Les chercheurs de Pasteur croulent aussi sous le travail. « Il y a tellement la queue pour faire les tests sur les machines qu'on nous en a prêté une autre », poursuit le spécialiste alors que derrière lui ronronnent de gros réfrigérateurs à −80 degrés. C'est ce qu'on appelle la virothèque, la bibliothèque de virus. Une partie de chaque prélèvement est mise au frigo comme une archive que l'on garderait. On appelle ça « les réserves absolues ». « Je reviens », s'interrompt le directeur adjoint, dérangé à nouveau par un appel urgent.

Malgré le calme ambiant du labo, les traits des visages commencent à se tirer, les organismes à flancher. « On est à flux tendu depuis trois semaines, les équipes démarrent vers 8 heures et finissent à 23 heures, concède-t-il. On a dû demander du renfort ! Il faut gérer les départs en vacances, l'épuisement… ».

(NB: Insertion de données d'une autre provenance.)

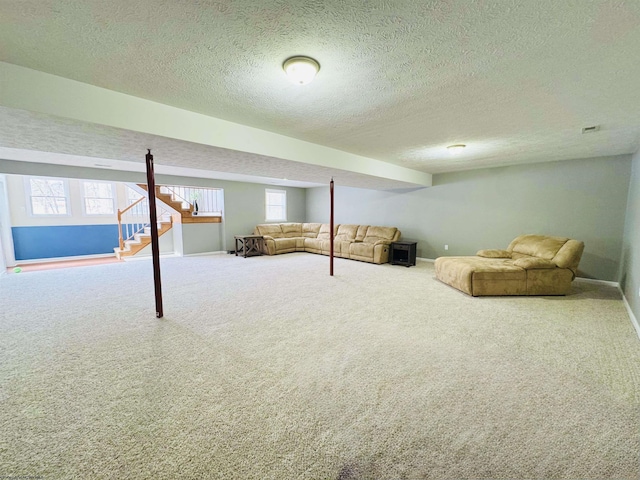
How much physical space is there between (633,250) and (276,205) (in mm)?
8275

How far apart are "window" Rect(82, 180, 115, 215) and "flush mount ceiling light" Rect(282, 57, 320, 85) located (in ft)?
28.3

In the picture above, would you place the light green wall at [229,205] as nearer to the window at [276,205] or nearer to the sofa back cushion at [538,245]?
the window at [276,205]

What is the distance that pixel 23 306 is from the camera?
3361mm

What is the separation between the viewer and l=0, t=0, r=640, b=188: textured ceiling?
1.33 m

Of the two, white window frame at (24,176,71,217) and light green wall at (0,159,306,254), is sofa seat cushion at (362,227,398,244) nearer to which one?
light green wall at (0,159,306,254)

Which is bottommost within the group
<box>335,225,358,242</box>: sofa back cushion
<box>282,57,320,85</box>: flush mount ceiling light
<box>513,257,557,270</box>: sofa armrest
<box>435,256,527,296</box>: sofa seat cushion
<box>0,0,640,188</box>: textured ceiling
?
<box>435,256,527,296</box>: sofa seat cushion

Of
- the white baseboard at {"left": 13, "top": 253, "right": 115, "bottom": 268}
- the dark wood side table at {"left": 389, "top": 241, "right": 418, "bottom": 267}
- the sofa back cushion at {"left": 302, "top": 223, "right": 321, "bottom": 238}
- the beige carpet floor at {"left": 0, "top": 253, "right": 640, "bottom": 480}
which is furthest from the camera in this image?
the sofa back cushion at {"left": 302, "top": 223, "right": 321, "bottom": 238}

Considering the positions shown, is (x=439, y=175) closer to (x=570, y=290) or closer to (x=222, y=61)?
(x=570, y=290)

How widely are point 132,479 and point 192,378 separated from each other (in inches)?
29.8

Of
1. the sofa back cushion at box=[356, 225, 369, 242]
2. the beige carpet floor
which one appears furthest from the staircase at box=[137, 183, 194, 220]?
the sofa back cushion at box=[356, 225, 369, 242]

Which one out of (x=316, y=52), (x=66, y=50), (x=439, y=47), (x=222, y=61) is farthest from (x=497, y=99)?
(x=66, y=50)

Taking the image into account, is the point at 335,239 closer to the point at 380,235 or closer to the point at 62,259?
the point at 380,235

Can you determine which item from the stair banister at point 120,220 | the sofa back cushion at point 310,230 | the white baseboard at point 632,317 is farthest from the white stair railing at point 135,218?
the white baseboard at point 632,317

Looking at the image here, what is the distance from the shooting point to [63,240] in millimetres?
7129
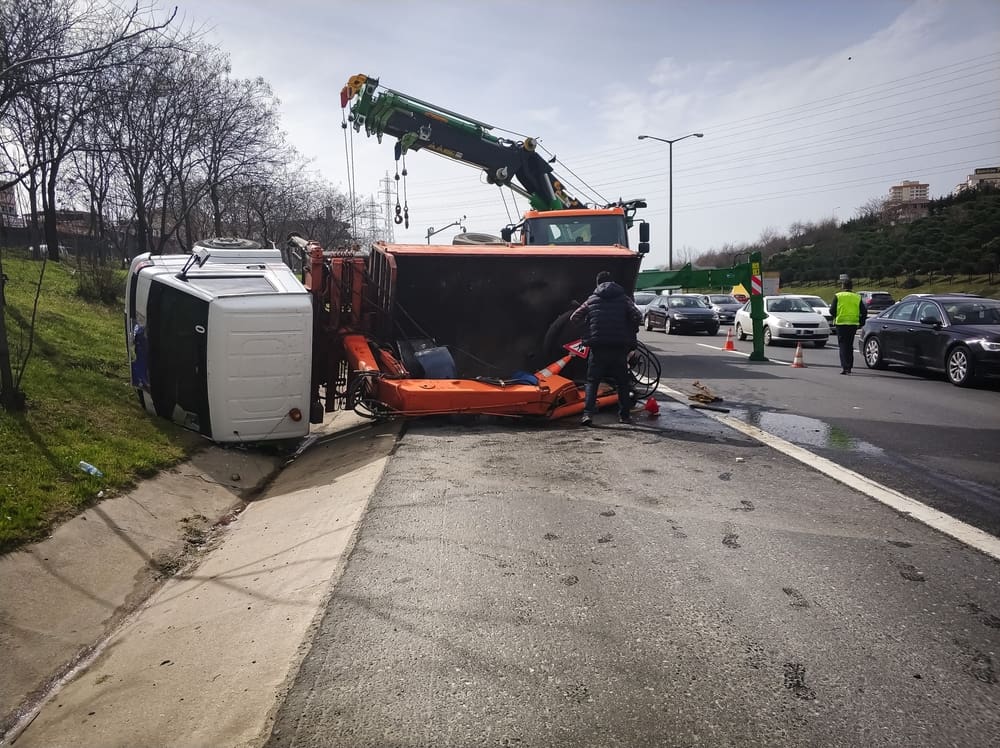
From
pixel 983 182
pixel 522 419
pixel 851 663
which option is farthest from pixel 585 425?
pixel 983 182

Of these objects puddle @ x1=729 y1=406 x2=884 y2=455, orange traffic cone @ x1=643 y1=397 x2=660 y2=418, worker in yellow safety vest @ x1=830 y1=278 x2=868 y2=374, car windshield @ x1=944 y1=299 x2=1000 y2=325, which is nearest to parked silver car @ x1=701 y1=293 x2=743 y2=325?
worker in yellow safety vest @ x1=830 y1=278 x2=868 y2=374

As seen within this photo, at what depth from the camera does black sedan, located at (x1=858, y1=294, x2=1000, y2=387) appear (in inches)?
448

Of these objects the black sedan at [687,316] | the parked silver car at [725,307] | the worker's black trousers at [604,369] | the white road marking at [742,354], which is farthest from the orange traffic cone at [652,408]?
the parked silver car at [725,307]

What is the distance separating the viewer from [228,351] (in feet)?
23.6

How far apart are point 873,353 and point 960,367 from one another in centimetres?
266

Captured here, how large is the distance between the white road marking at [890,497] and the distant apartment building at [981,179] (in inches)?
1980

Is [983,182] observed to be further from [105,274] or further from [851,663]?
[851,663]

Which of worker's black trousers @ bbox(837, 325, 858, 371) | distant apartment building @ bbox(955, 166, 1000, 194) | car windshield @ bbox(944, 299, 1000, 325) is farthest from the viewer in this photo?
distant apartment building @ bbox(955, 166, 1000, 194)

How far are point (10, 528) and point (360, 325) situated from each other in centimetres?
487

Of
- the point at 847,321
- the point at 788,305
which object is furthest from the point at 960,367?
the point at 788,305

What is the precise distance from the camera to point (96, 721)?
3100mm

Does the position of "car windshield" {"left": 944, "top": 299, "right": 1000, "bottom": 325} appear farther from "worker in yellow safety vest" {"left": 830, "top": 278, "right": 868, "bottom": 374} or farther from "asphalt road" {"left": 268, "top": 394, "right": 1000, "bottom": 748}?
"asphalt road" {"left": 268, "top": 394, "right": 1000, "bottom": 748}

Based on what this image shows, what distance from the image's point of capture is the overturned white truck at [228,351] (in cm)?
722

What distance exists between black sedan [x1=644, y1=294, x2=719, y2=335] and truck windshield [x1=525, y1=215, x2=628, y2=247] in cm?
1188
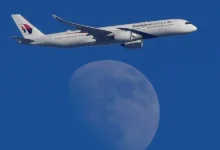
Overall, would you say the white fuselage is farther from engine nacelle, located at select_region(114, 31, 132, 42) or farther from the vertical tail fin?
the vertical tail fin

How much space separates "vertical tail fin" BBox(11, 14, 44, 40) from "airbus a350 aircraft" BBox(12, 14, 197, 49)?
15.3ft

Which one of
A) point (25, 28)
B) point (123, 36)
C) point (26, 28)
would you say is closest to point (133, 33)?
point (123, 36)

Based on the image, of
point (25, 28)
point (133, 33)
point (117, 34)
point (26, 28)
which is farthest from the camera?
point (25, 28)

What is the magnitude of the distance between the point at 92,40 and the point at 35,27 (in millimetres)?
16159

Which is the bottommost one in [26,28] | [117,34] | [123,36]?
[123,36]

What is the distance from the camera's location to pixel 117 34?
156750 mm

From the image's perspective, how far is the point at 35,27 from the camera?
561 ft

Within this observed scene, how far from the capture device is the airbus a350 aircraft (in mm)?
156125

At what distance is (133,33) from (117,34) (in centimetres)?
262

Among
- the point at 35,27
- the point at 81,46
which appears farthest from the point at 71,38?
the point at 35,27

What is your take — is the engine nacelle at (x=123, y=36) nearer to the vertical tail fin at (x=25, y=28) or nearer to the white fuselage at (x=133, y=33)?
the white fuselage at (x=133, y=33)

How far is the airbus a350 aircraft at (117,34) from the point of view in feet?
512

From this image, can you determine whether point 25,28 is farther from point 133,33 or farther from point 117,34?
point 133,33

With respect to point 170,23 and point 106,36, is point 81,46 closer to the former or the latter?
point 106,36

Alors quand on demande à parler à d'autres chercheurs, la réponse est d'abord catégorique : « Prenez ce qu'on vous donne », réagit-on, déjà chanceux, nous fait-on comprendre, de pénétrer dans ce labo qu'une centaine de journalistes du monde entier demande à visiter chaque jour. L'heure s'achève comme prévu, pas plus ! Avec le coronavirus, les chercheurs du centre des virus respiratoires doivent également surveiller la grippe, actuellement en pleine épidémie. « On vit une situation exceptionnelle », reprend Vincent Enouf.

Devant un microscope, casque sur les oreilles, un doctorant étudie justement la grippe. « Il y a toujours beaucoup de travail, lâche-t-il. Une pandémie peut se déclarer n'importe quand. » En face, dans un bureau, Flora, 30 ans, jongle d'un virus à l'autre : « On a tellement de prélèvements, entre l'épidémie de grippe et le coronavirus, que je fais aussi les tests de détection pour aider mon équipe », lâche cette ingénieure qui tient grâce « au café ». « C'est dans mes missions, dépanner en cas de besoin ».

D'autres travaillent sur le nouveau coronavirus que les chercheurs parisiens ont réussi à isoler et à multiplier afin d'en obtenir une grande quantité pour mieux l'étudier, le connaître, l'analyser. Où est-il? Peut-on le voir? Interdit. Le labo, lui, ne peut être visité. Une mesure pour éviter que le coronavirus ne soit volé sur ce site sensible. Par crainte, sait-on jamais, du bioterrorisme.